First-party fraud is, increasingly, guaranteeing the first line of defense for payments networks, using data and AI to determine what is really happening with transactions and whether consumers are being fraudulent. Starting conflicts.

Next, picture the cardholder challenging a legitimate charge on their account. Mastercard noted in a Online posting Monday (March 18) that Challenges can be attributed to several scenarios: The user may have honestly forgotten that a purchase was made. They may have been confused about the details of their statements. Alternatively, and this is where the fraud comes in, the customer may be trying to get credit for a transaction that was over and above, and may have purchased goods or services. Trying to maintain what was ordered and delivered.

MasterCard said its First Party Trust program, which It was announced in October It will be launched later this year. As noted at the time, the program uses “better transaction insights,” artificial intelligence (AI) and risk modeling to combat friendly, or first-party, fraud.

Beyond the card and device

MasterCard’s Monday posting noted that it can be difficult to identify when first-party fraud is occurring, as consumers are using their own cards, on their own devices. The new program, Payment Network said, “provides a secure channel for merchants to collect relevant information as part of a Mastercard transaction. Combined with Mastercard’s network-level analytics, this data card will reveal insights into the holder’s purchase history and behavior that may indicate first-party abuse.”

Beginning with an initial rollout in states this year, merchants have the option to submit this data at the time of purchase or at the initiation of a dispute. Advanced technologies, MasterCard said, “increase the detection of true third-party fraud – and subsequently strengthen the case against dishonest chargebacks.”

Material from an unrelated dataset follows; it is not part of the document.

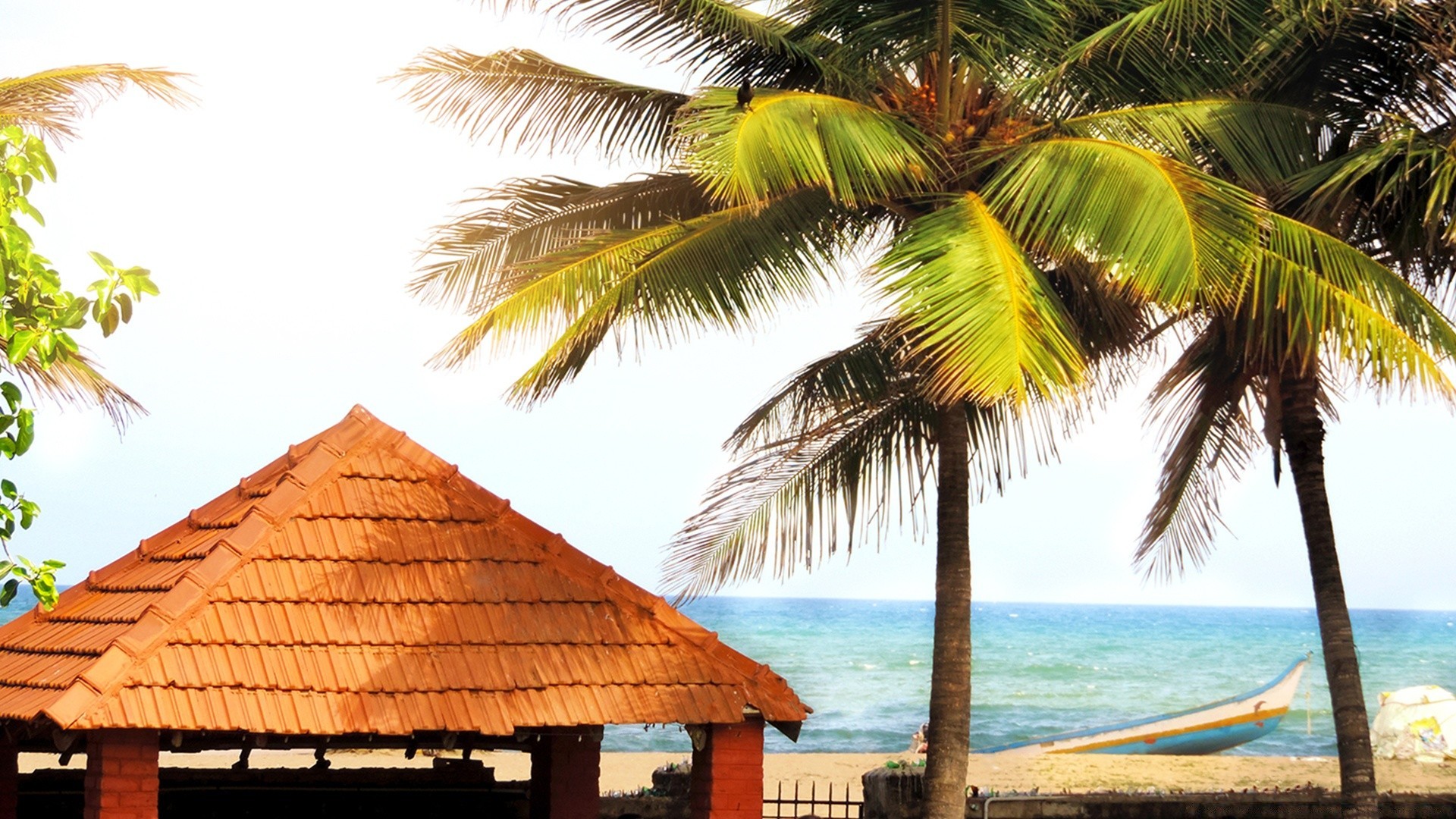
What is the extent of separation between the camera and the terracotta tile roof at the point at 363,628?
330 inches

separatelyAnd as detailed last year, Visa’s Enforced Evidence 3.0 (CE 3.0) — a change to its dispute resolution program that launched last April — uses data to trace the “footprint” established between a cardholder and a merchant, and key Identifier fields that correspond to historical transactions and transactions. Controversial

Key fields, as we reported last year, include user ID, device ID, IP address, or shipping address on at least two non-fraud transactions that occurred 120 to 365 days ago. These data points are used to prove the historical relationship with the cardholder and to prove the new transaction being questioned.

Other providers are joining the fray: That same month MasterCard launched its own program, SoCure. He announced himself First Party Fraud Solutions, Sigma First Party Fraud, with the First Party Fraud Consortium (FPFC). The consortium had more than 50 million active accounts at launch and said it aims to add another 200 million accounts.

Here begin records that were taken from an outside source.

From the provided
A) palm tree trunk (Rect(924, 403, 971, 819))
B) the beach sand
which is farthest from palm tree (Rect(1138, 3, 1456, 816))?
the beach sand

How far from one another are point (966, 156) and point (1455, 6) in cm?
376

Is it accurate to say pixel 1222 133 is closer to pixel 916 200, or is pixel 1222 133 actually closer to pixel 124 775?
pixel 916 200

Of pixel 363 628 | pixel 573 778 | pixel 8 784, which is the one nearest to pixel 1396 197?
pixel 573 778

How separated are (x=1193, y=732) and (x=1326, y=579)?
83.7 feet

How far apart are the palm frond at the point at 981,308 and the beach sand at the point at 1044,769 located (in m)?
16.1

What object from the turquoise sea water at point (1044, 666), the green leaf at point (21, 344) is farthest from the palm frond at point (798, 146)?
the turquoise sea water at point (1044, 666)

Socure FPFC aims to detect and prevent first-party fraud by analyzing alternative data signals that aren’t typically tracked in traditional credit reports, Socure said last October.

In PYMNTS Intelligence Data, Reporting Dispute Prevention Solutions found that 77 percent of merchants said fraud and costs from disputed transactions are one of the biggest sources of dispute-related pain.

In addition, 48% of merchants surveyed said they receive notifications and alerts about disputes from the card network.

And as many as 20% of merchants use third-party data sharing services to prevent conflicts.